À partir de quand parle-t-on de fausses couches à répétition ?
On parle généralement de fausses couches répétées après trois pertes de grossesse consécutives survenues avant 14 semaines d’aménorrhée. Toutefois, certains spécialistes proposent un bilan dès deux fausses couches successives, en particulier si la femme a plus de 35 ans ou présente des facteurs de risque connus.
Les causes de fausses couches à répétition sont multiples. Dans certains cas, aucune anomalie n’est retrouvée malgré un bilan complet. Il est important de rappeler qu’une fausse couche isolée est fréquente et concerne environ 10 à 15 % des grossesses. La répétition, en revanche, justifie une exploration spécifique.
Le premier temps du bilan : l’échange médical
Avant même de prescrire des examens, le médecin commence par un entretien détaillé. Cet échange constitue une étape essentielle du bilan de fausses couches.
Il porte notamment sur :
- L’historique des grossesses (terme des fausses couches, circonstances, résultats d’analyses éventuelles)
- Les antécédents médicaux et chirurgicaux
- Les cycles menstruels
- Les maladies chroniques (thyroïdiennes, diabète, troubles auto-immuns)
- Les traitements en cours
- Les antécédents familiaux
- L’hygiène de vie (tabac, alcool, exposition professionnelle)
Un examen clinique complet est également réalisé. Ce premier temps permet d’orienter les examens après fausses couches vers les pistes les plus pertinentes.
Fausses couches à répétition : quels examens ?
Le bilan comprend généralement plusieurs volets.
1. Les examens anatomiques
Une anomalie de l’utérus peut empêcher le bon développement de la grossesse. Les examens les plus fréquents sont :
- L’échographie pelvienne
- L’hystérosonographie
- L’hystéroscopie
- L’IRM pelvienne dans certains cas
Ils permettent de rechercher une malformation utérine (utérus cloisonné), des fibromes, des polypes ou des synéchies.
2. Les examens hormonaux
Un déséquilibre hormonal peut perturber l’implantation ou le maintien de la grossesse. Le médecin peut prescrire :
- Un dosage de la TSH pour évaluer la fonction thyroïdienne
- Un bilan du diabète
- Une évaluation de la réserve ovarienne
- Un dosage de la progestérone en phase lutéale
Ces examens permettent d’identifier un trouble endocrinien corrigeable.
3. Les examens génétiques
Dans certains cas, une anomalie chromosomique chez l’un des parents peut être en cause.
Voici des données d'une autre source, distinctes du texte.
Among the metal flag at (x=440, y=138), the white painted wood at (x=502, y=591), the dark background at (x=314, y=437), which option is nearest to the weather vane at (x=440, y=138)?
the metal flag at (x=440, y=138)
Un caryotype sanguin est alors proposé aux deux membres du couple.
Il peut révéler une translocation équilibrée, généralement sans conséquence pour le parent porteur, mais pouvant entraîner des anomalies embryonnaires responsables de fausses couches à répétition.
4. Les examens immunologiques et de coagulation
Le syndrome des antiphospholipides est une cause reconnue de pertes de grossesse répétées. Des analyses sanguines spécifiques recherchent :
- Les anticorps antiphospholipides
- Les anticoagulants circulants
- Les anticorps anticardiolipine
Un bilan de thrombophilie peut également être réalisé selon le contexte. Ces causes de fausses couches à répétition nécessitent une prise en charge adaptée, souvent basée sur un traitement anticoagulant pendant la grossesse.
Faut-il aussi explorer le côté masculin ?
Longtemps centré sur la femme, le bilan fausses couches inclut aujourd’hui de plus en plus le partenaire masculin.
Un spermogramme peut être proposé afin d’évaluer la qualité du sperme (concentration, mobilité, morphologie) mais notamment la fragmentation de l’ADN spermatique peut être réalisée.
Des anomalies génétiques masculines peuvent également exister, un caryotype est donc également prescrit chez l’homme.
En conclusion
Face à des fausses couches répétées, un bilan structuré et progressif permet d’identifier une cause dans une partie des cas. Les examens après fausses couches couvrent les aspects anatomiques, hormonaux, génétiques et immunologiques, et peuvent également inclure le partenaire masculin.
Même si aucune anomalie n’est retrouvée, un accompagnement médical personnalisé améliore souvent le pronostic lors d’une grossesse ultérieure. L’essentiel est de ne pas rester seuls face aux interrogations et de consulter un professionnel de santé pour bénéficier d’un bilan fausses couches adapté à votre situation.